I’ve described arriving in Page, Arizona. It was a time to buy provisions, do laundry and purposely begin heading in a vague direction toward home. It is amazing what can happen in one day. The next two blogs will be pictorial accounts of an amazing and ongoing trek.
“All I’ve ever wanted was an honest week’s pay for an honest day’s work.”
(Remember that images can be enlarged by clicking on them)
I am determined to journey homeward in a meandering fashion, with no particular route planned. The journey, after all, is its own reward. After all the repairs and expenses I knew I dare drift no further eastward, away from the general direction of home on Vancouver Island. I arrived in Flagstaff, where it was cold, snowy and blowing. I found a McDonalds and checked my e-mail and the weather. With more real winter to come, I checked for an RV Park then entered the data into my dash-mounted GPS. It lead me for miles in all directions and finally in the gathering darkness, I fired the miserable little box. The Grand Canyon was in my sights so I headed westward, where I would turn on to Highway 64 and find any old place to camp.
The night was crackling cold. I piled on all my blankets and thanked the Gods for my propane furnace. The stars were amazing. By morning the potable water pump had frozen. I was worried about split plumbing but all’s well that ends. I arrived at the Park Gate, paid the horrific fee, and found my way to the snowy parking lot. I’ve seen thousands of photos and films of this incredible hole in the planet, but nothing can prepare a person for the moment when you first look upon the Grand Canyon. If you are not rendered speechless, then you are a sad creature indeed. My photos can only confirm that I was there; they cannot do justice to the expansive and overwhelming feeling of the place.
Unfortunately the price of being able to easily attend one of the world’s greatest marvels is that there are people, bus loads of them, steadily arriving in an endless convoy. They overwhelmed the place, with hordes pushing, shouting, being rude in every possible way and seemed oblivious to any sanctity or wonder. They’d come half-way around the planet to take selfies on their mobile phones and absolutely nothing else seemed to matter. I really do try to love all of God’s creatures and I hate categorization and racism so all I’ll say is that it is holiday time in celebration of Chinese New Year. “Gong Xi Fa Cai” with all due respect! These tourists were everywhere, I mean every-bloody where I was to go in the following days. Their behaviour was consistently rude and arrogant. Shop keepers and vendors expressed dread at their invasion. I’ve been in China, the folks there are charming and considerate. I cannot explain beyond my personal observation of what happens when they are visiting here. I should quickly add that I’ve found other cuacasion cultural groups just as abominable when on their vacation. People!
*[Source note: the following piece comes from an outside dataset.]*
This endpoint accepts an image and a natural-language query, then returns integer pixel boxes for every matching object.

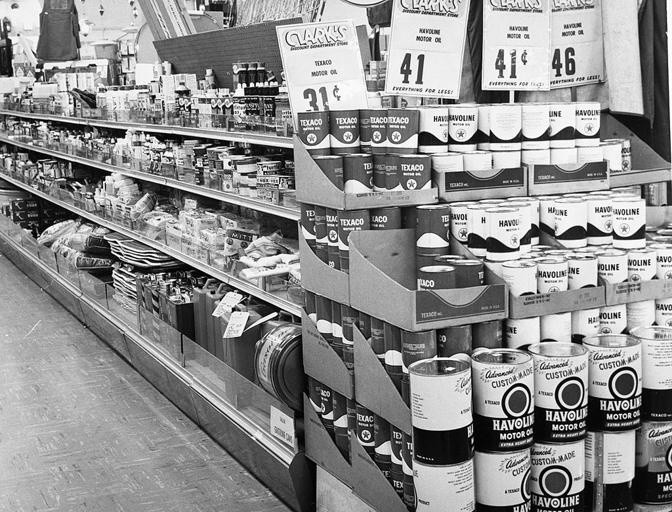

With the fabulous shifting light, I could have stayed, but after having actually been shouldered aside a few times, I decided to proceed forthwith. My plan was to drive on to a place called Cameron, where I could consider my options, but the road had been closed due to wintry conditions. Swearwords indeed! Why the hell could the National Parks folks not have made the closure clearly noticeable beforehand?
Frustrasted, with no other option, I headed the sixty miles back to Flagstaff, fortunately in part, on a different route. I ended my day in Page, Arizona on the shores of the great man-made Powell Lake where the Colorado River was dammed, and damned. Incredible scenery was sacrificed to make a huge recreational waterway. I had no interest in seeing it and headed off to see other wonders. Everywhere I go, I am boggled by what I see. The grandeur and vastness is too much to comprehend. I want to come back and slowly sponge it in and so the bottom is blown out of my bucket list. I am bemused that nearly all the best views are smudged by power lines. Or on clear days, by an endless parade of jet contrails streaking in all directions. I wonder repeatedly at how the world must have looked before it was “Settled” and how we have altered it so drastically and so quickly. Small wonder at the disenchantment of the First Nations People.
Finally arriving at the Arizona/Utah border I had to choose a route that lead approximately northwest. With a simple choice at a crossroads I left the natural wonder of the scenery of Kanab Utah behind and drove over yet another snowy pass into the wonderland of Zion National Park. I had barely heard of this place and can only describe it, inadequately, with photographs. I caught an incredible afternoon light and realized that everything was happening in a serendipitous order that makes perfect sense in retrospect, including some very wonderful people I meet along the way.